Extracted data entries
· · · · · · ·
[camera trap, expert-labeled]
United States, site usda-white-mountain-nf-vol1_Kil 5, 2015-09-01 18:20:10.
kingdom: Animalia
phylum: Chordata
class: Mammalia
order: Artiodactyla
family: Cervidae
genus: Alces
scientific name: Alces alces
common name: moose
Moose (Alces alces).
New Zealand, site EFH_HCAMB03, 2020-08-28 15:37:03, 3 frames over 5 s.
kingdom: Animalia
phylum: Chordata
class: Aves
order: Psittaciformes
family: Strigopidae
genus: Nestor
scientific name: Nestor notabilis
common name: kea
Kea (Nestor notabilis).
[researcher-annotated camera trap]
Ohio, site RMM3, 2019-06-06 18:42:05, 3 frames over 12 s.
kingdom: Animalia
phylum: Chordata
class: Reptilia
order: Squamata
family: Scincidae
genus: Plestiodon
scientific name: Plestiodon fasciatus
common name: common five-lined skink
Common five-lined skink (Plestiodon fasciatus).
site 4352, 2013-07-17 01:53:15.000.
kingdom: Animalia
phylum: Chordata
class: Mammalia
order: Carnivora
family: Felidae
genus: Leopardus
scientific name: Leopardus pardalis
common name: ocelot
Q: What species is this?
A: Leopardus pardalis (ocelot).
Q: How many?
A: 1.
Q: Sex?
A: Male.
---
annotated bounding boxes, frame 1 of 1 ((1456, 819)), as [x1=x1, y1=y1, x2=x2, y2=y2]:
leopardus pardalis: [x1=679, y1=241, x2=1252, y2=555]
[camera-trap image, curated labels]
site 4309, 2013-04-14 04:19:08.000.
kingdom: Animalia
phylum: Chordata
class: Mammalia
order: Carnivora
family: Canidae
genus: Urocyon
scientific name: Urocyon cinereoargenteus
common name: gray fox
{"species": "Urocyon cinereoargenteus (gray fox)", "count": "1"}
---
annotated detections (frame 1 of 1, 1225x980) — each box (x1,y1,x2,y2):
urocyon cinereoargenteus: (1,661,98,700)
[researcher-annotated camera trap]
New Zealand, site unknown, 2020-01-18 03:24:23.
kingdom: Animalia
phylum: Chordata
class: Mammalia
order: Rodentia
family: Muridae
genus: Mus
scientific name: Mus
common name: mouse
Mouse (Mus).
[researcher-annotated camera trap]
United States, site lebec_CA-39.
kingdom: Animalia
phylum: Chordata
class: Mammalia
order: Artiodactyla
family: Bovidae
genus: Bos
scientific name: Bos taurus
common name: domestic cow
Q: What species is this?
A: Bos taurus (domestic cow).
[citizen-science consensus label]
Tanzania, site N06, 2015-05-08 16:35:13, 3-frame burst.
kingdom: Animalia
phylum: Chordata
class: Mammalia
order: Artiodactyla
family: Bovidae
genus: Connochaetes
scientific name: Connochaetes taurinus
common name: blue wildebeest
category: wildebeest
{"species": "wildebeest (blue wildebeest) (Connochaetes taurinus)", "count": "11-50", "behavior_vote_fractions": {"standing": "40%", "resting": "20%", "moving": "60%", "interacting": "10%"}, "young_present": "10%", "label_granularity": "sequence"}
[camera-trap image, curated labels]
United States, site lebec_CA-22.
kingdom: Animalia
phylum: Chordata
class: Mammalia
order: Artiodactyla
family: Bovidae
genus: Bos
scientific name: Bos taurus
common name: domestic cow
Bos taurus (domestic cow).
· · · · · · ·
__Try it__. Copy out the records once more, exactly as they are written.

__Response area__.
[camera trap, expert-labeled]
United States, site usda-white-mountain-nf-vol1_Kil 5, 2015-09-01 18:20:10.
kingdom: Animalia
phylum: Chordata
class: Mammalia
order: Artiodactyla
family: Cervidae
genus: Alces
scientific name: Alces alces
common name: moose
Moose (Alces alces).
New Zealand, site EFH_HCAMB03, 2020-08-28 15:37:03, 3 frames over 5 s.
kingdom: Animalia
phylum: Chordata
class: Aves
order: Psittaciformes
family: Strigopidae
genus: Nestor
scientific name: Nestor notabilis
common name: kea
Kea (Nestor notabilis).
[researcher-annotated camera trap]
Ohio, site RMM3, 2019-06-06 18:42:05, 3 frames over 12 s.
kingdom: Animalia
phylum: Chordata
class: Reptilia
order: Squamata
family: Scincidae
genus: Plestiodon
scientific name: Plestiodon fasciatus
common name: common five-lined skink
Common five-lined skink (Plestiodon fasciatus).
site 4352, 2013-07-17 01:53:15.000.
kingdom: Animalia
phylum: Chordata
class: Mammalia
order: Carnivora
family: Felidae
genus: Leopardus
scientific name: Leopardus pardalis
common name: ocelot
Q: What species is this?
A: Leopardus pardalis (ocelot).
Q: How many?
A: 1.
Q: Sex?
A: Male.
---
annotated bounding boxes, frame 1 of 1 ((1456, 819)), as [x1=x1, y1=y1, x2=x2, y2=y2]:
leopardus pardalis: [x1=679, y1=241, x2=1252, y2=555]
[camera-trap image, curated labels]
site 4309, 2013-04-14 04:19:08.000.
kingdom: Animalia
phylum: Chordata
class: Mammalia
order: Carnivora
family: Canidae
genus: Urocyon
scientific name: Urocyon cinereoargenteus
common name: gray fox
{"species": "Urocyon cinereoargenteus (gray fox)", "count": "1"}
---
annotated detections (frame 1 of 1, 1225x980) — each box (x1,y1,x2,y2):
urocyon cinereoargenteus: (1,661,98,700)
[researcher-annotated camera trap]
New Zealand, site unknown, 2020-01-18 03:24:23.
kingdom: Animalia
phylum: Chordata
class: Mammalia
order: Rodentia
family: Muridae
genus: Mus
scientific name: Mus
common name: mouse
Mouse (Mus).
[researcher-annotated camera trap]
United States, site lebec_CA-39.
kingdom: Animalia
phylum: Chordata
class: Mammalia
order: Artiodactyla
family: Bovidae
genus: Bos
scientific name: Bos taurus
common name: domestic cow
Q: What species is this?
A: Bos taurus (domestic cow).
[citizen-science consensus label]
Tanzania, site N06, 2015-05-08 16:35:13, 3-frame burst.
kingdom: Animalia
phylum: Chordata
class: Mammalia
order: Artiodactyla
family: Bovidae
genus: Connochaetes
scientific name: Connochaetes taurinus
common name: blue wildebeest
category: wildebeest
{"species": "wildebeest (blue wildebeest) (Connochaetes taurinus)", "count": "11-50", "behavior_vote_fractions": {"standing": "40%", "resting": "20%", "moving": "60%", "interacting": "10%"}, "young_present": "10%", "label_granularity": "sequence"}
[camera-trap image, curated labels]
United States, site lebec_CA-22.
kingdom: Animalia
phylum: Chordata
class: Mammalia
order: Artiodactyla
family: Bovidae
genus: Bos
scientific name: Bos taurus
common name: domestic cow
Bos taurus (domestic cow).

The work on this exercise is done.